Too much anhydrous, or if the hay quality is higher than average, can cause “crazy-cow syndrome,” a nervous, excitable condition in cattle that can result in deaths, he warns.

Ammoniated feed “is a very good option” for cow-calf operations, Schnakenberg says. “We may be a little short on energy if that’s all they feed them and depending on what stage the cows are in. There may be a point where they’re close to calving time and they’ll need supplementation. But for a dry cow, this will take care of her for awhile.

“One good thing about this is, by the time you buy your black plastic, you’ve already bought your barn for the year. It’s your storage,” he points out. But the treated feed needs to stay covered as much as possible, because it will deteriorate much quicker after ammoniation than untreated.

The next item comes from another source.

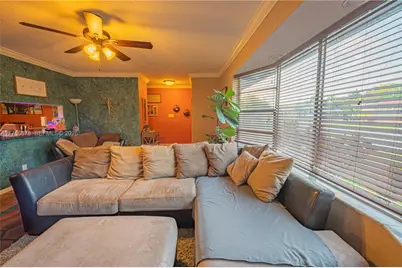 11400 Tara Dr, Plantation, FL 33325 - Photo 11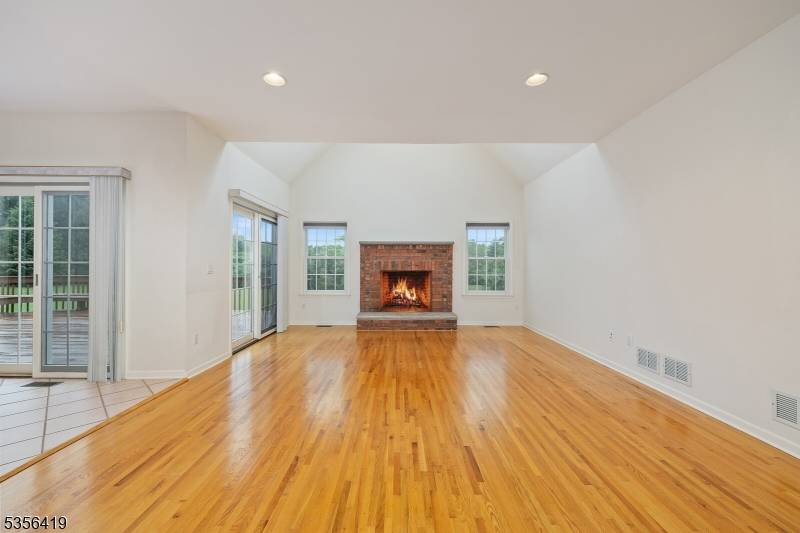 Long Hill Twp., NJ 07946,1 Joss Way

Schallert suggests baling wheat straw in the evening and letting it stand to take on as much moisture as it can. “The way the anhydrous is distributed through the pile is through moisture. It takes some moisture to make this work.”

Time is of the essence, according to Blasi. Treating wheat straw in hot weather, with adequate moisture, takes about four to five days vs. four to six weeks at colder temperatures.

“We’re really on the bandwagon for people to get on this,” he says. “As severe and extensive as this drought is, we’re going to be short hay. It’s going to be a lifesaver for a lot of people.”